(Spatial questions about scenes)
[BEGIN]
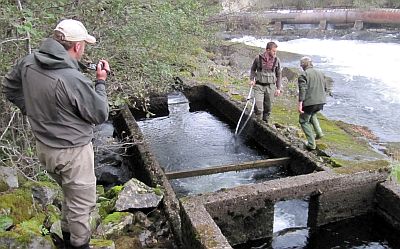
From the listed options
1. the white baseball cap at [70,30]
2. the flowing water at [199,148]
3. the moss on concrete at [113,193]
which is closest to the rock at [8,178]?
the moss on concrete at [113,193]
[END]
# [Stated exercise]
Render each line of the data above as a Markdown table with the columns "No." and "Text", numbering the rows and skipping blank lines. Leave out the pictures.

# [Response]
| No. | Text |
|---|---|
| 1 | From the listed options |
| 2 | 1. the white baseball cap at [70,30] |
| 3 | 2. the flowing water at [199,148] |
| 4 | 3. the moss on concrete at [113,193] |
| 5 | which is closest to the rock at [8,178]? |
| 6 | the moss on concrete at [113,193] |